Johnson sent a letter to the state saying that he planned to attend Wednesday's meeting, a decision that came about after a property owner approached him saying his land might be suitable for a prison. Johnson had told the man, who has remained anonymous, that he would go to the meeting if he found there was some support in town for a prison. ``Surprisingly, people were not totally, totally against it,'' he said. Ditto for New Britain, where the mayor's office has received no phone calls or e-mails opposing the idea of building a prison there.

``This is an effort to look at another course of revenue,'' said John Bairos, chief of staff to New Britain Mayor Lucian Pawlak.

And even the farming community of Lebanon, which this month rejected plans for a pitch and putt golf course proposed for the back lot of a historic home, is sending a representative to the meeting in Cheshire.

``They pay taxes, and it is an industry that does create jobs, '' Lebanon First Selectwoman Joyce R. Okonuk said. ``Right now it's simply information-gathering.''

Annual revenues exceeding $1 million can be attractive to small towns such as Lebanon, where residents - who carry the heaviest tax burden - are stingy with spending. Voters traditionally reject the annual budget three or four times before passing it, and have defeated plans for a new public works garage.

The correction department, facing criticism for sending almost 500 inmates to prison in Virginia, solicited for municipalities interested in housing new prison space. The state's inmate population has nearly doubled from 8,777 a decade ago to 17,408 this year.

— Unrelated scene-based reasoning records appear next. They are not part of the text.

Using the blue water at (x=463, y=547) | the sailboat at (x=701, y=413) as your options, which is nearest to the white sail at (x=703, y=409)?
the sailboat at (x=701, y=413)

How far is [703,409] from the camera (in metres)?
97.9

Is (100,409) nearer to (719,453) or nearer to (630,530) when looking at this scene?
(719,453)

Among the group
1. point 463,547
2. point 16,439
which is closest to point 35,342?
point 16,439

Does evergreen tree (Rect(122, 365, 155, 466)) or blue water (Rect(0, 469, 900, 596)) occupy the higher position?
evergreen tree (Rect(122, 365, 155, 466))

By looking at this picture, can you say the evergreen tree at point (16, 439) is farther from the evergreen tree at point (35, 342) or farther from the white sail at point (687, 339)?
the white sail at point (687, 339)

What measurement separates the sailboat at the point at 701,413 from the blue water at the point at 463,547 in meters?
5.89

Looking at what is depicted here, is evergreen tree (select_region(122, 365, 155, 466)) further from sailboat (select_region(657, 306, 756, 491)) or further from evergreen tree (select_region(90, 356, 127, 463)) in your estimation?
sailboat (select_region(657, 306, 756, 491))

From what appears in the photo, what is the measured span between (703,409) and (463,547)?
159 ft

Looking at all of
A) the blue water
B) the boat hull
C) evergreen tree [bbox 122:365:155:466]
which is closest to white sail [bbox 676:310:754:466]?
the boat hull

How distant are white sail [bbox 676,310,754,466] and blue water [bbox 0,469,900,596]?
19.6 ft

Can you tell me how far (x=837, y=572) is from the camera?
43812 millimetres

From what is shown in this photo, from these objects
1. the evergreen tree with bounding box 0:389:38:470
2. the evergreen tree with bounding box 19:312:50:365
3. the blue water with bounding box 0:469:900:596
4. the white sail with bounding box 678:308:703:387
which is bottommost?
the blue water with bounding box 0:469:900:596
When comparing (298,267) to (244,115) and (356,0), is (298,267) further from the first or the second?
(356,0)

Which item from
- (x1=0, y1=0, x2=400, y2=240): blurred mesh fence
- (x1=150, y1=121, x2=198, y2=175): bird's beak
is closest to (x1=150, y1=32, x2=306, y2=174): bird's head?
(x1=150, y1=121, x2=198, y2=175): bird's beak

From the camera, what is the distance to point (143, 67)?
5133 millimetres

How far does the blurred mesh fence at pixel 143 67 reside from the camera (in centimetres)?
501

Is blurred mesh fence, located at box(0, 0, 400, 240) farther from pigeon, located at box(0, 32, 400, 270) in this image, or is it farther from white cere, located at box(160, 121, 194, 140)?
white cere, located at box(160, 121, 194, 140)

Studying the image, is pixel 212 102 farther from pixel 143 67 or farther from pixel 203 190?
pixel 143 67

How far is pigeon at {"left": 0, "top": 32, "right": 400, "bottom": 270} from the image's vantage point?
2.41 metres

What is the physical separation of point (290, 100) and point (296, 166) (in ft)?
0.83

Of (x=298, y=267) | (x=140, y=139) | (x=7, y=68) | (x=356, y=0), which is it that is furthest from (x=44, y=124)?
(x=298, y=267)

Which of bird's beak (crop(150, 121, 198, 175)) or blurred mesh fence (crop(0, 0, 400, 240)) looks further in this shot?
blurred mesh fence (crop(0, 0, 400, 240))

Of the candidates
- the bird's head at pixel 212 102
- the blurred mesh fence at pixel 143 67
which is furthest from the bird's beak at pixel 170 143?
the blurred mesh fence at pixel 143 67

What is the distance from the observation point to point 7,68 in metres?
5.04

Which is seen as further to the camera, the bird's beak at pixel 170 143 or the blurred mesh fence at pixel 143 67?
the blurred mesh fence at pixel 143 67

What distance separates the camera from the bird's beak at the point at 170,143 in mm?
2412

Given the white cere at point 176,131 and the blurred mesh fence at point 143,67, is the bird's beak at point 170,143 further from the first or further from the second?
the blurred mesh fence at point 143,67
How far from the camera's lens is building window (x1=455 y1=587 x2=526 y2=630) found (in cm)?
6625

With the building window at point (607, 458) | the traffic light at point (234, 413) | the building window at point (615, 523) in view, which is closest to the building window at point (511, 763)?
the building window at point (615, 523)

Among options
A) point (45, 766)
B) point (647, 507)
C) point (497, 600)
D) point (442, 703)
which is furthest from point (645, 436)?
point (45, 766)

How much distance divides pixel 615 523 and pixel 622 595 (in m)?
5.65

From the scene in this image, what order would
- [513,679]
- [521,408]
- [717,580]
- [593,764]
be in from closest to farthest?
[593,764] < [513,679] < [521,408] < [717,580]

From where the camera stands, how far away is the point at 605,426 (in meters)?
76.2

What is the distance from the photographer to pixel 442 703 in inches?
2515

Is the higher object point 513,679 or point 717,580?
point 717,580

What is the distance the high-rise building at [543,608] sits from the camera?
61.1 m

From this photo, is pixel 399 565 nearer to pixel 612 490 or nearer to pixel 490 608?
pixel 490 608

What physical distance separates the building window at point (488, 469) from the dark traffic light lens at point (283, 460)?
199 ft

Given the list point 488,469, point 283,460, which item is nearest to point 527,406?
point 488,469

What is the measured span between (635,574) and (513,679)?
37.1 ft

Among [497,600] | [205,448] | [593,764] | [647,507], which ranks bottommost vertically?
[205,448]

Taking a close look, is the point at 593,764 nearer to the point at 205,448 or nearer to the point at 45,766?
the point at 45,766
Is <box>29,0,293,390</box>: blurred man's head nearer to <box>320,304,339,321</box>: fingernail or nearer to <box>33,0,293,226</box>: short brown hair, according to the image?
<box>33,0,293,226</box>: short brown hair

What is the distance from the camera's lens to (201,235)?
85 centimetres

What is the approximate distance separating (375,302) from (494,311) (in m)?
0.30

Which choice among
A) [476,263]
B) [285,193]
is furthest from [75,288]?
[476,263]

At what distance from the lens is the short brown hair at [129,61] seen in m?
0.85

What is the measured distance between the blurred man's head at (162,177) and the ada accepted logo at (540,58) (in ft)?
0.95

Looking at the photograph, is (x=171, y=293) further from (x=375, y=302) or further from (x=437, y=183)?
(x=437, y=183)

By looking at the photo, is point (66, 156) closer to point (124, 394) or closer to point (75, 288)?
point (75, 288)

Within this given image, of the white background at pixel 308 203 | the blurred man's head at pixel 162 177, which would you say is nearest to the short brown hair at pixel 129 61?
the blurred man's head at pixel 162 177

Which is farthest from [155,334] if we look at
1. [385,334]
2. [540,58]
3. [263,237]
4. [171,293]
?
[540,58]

There is $25 million available for expanding existing prisons, and municipalities have until Sept. 1 to file applications for new prison cells.

The upside of being a host town is employment, along with state revenue called payments in lieu of taxes, said Enfield Town Manager Scott Shanley, who has submitted a letter of interest. Enfield and Somers are each home to two prisons, and share another: the medium-security Willard-Cybulski Correctional Institution. Last year, Enfield received $1.8 million in lieu of taxes.

``But you also have to ask what strain do those facilities put on the town's infrastructure," Shanley said. "They have three shifts. What traffic do they generate?"

Residents in northern Enfield frequently complain about heavy traffic along routes to the prisons, particularly before and after shift changes.

In East Lyme, the prisons use 24 percent of the municipal water supply, so the town would want the state to drill more wells, Fraser said.

Lebanon's Okonuk wonders if prisoners would stay in town when they are released. Correction spokeswoman Christina M. Polce said that upon release, inmates without their own rides might be driven by a correction worker to the city closest to home.

Cheshire Town Manager Michael Milone was adamant Monday that his town is not interested in expanding the facility there, but will attend the meeting.